Für die Frage, ob PCs mit eingebauter Festplatte im Sinne des § 54 Abs. 1 UrhG aF zur Vornahme von Bild- und Tonaufzeichnungen geeignet und bestimmt sind, kommt es nicht darauf an, ob sie bereits mit den dafür erforderlichen Zusatzgeräten wie TV- oder Audio-Karten ausgestattet sind.
Soweit PCs als Multifunktionsgeräte bestimmungsgemäß nicht nur für Bild- und Tonaufzeichnungen, sondern auch zu anderen Zwecken genutzt werden können, ist dies für die Vergütungspflicht nach § 54 Abs. 1 UrhG aF selbst dann unerheblich, wenn die Nutzung der anderen Funktionen überwiegen sollte.
Der Abschluss von Gesamtverträgen mit dem Bundesverband Informationswirtschaft, Telekommunikation und neue Medien e.V. (BITKOM) über die Vergütung von CD-Brennern und DVD-Brennern steht einem Vergütungsanspruch für PCs mit eingebauter Festplatte nach § 54 Abs. 1 UrhG aF nicht entgegen.
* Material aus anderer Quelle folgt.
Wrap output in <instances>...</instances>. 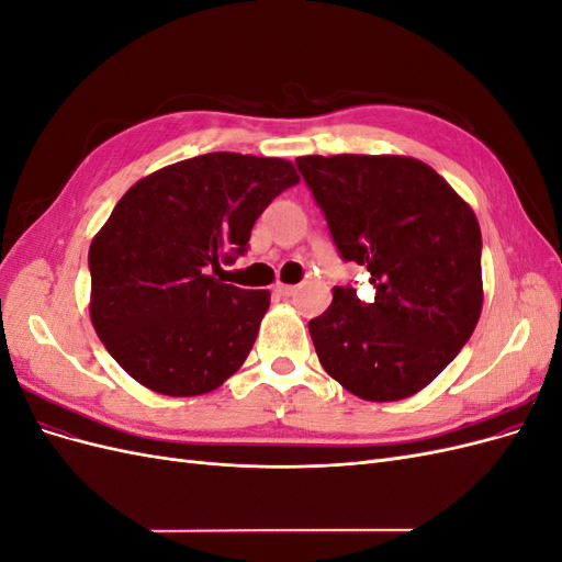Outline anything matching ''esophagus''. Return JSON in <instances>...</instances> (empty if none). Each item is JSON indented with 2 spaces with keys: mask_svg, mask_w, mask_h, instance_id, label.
<instances>
[{
  "mask_svg": "<svg viewBox=\"0 0 562 562\" xmlns=\"http://www.w3.org/2000/svg\"><path fill=\"white\" fill-rule=\"evenodd\" d=\"M295 291H297V288L291 285V283H281V281L274 283V293L281 295V297H291Z\"/></svg>",
  "mask_w": 562,
  "mask_h": 562,
  "instance_id": "obj_1",
  "label": "esophagus"
}]
</instances>
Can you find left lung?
Listing matches in <instances>:
<instances>
[{"mask_svg":"<svg viewBox=\"0 0 562 562\" xmlns=\"http://www.w3.org/2000/svg\"><path fill=\"white\" fill-rule=\"evenodd\" d=\"M345 260L370 271L372 304L333 288L310 321L323 370L353 396H415L462 351L481 318V227L429 164L403 155L297 157Z\"/></svg>","mask_w":562,"mask_h":562,"instance_id":"8db88e82","label":"left lung"}]
</instances>
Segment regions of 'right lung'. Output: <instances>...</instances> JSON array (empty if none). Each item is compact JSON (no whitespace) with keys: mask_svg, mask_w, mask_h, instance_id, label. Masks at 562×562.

Soweit PCs für Vervielfältigungen im Sinne des § 54 Abs. 1 UrhG aF zum Privatgebrauch nach § 53 Abs. 1 UrhG aF geeignet und bestimmt sind, besteht auch bei einer Überlassung an Geschäftskunden die Vermutung, dass sie tatsächlich für solche Vervielfältigungen verwendet werden. Dabei handelt es sich allerdings um eine widerlegliche Vermutung; sie kann durch den Nachweis entkräftet werden, dass nach dem normalen Gang der Dinge eine Verwendung dieser PCs für die Erstellung privater Kopien über einen geringen Umfang hinaus unwahrscheinlich ist.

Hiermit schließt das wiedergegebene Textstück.